Mechanisms and techniques for scheduling in supercomputers
- José Antonio Lozano Alonso Director/a
- José Miguel Alonso Director/a
Universidad de defensa: Universidad del País Vasco - Euskal Herriko Unibertsitatea
Fecha de defensa: 28 de junio de 2013
- Clemente Rodríguez Lafuente Presidente/a
- Alexander Mendiburu Alberro Secretario/a
- Javier Navaridas Palma Vocal
- José Ángel Gregorio Monasterio Vocal
- Francisco Fernández de Vega Vocal
Tipo: Tesis
Resumen
This thesis analyzes the performance of the scheduling process in space-shared, large-scale supercomputers. These systems are specifically designed to run fine-grained parallel applications in which the communications/computation ratio is high. The way of using the interconnection network has a significant bearing on applications performance and, therefore, on the overall system performance. The scheduling process can be divided into three stages, driven by a set of policies or strategies. Assuming that users send parallel jobs to a single scheduling queue, (1) a job is selected to run, the (2) the resources (set of nodes) required by the job have to be located in the system and reserved for the job, and (3) job task have to be mapped onto the selected nodes. This dissertation studies ways of improving the performance of the scheduling process focusing on stages 2 (partitioning) and 3 (mapping). In particular we use contiguous partitioning as the strategy to assign partitions to jobs. Contiguous partitioning strategies have a well-known disadvantage: high fragmentation that results in low levels of system utilization. However they provide jobs with a running environment that, due to the locality of communications and the lack of interference with other running jobs, substantially reduce running times. In order to effectively exploit these advantages, an appropriate task-to-node mapping has to be implemented.

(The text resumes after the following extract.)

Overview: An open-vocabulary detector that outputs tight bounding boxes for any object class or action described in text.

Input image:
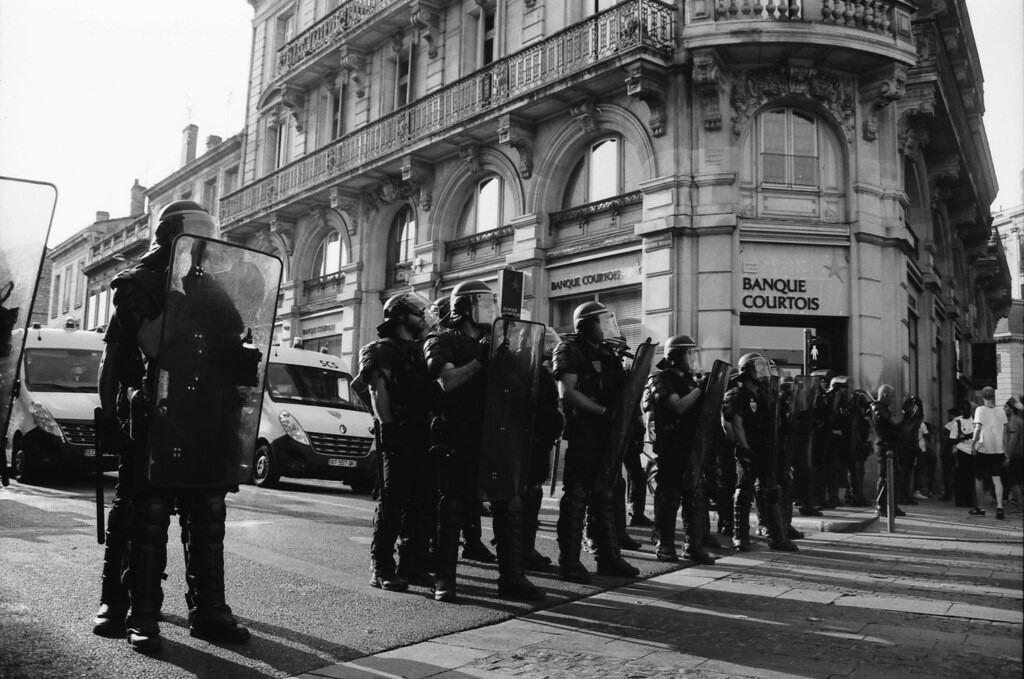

Through extensive simulation-based experimentation, it is demonstrated that combinations of consecutive partitioning and application-aware mappings achieve excellent job throughput, compared to non-contiguous partitioning alternatives. Although the main topic of our work is contiguous partitioning, we have also explored some aspects of non-contiguous partitioning strategies, due to its common use in production environments. Regarding system topology, we mainly focus on cube-shaped topologies such as meshes and tori, but we also study alternative partitioning strategies for tree topologies.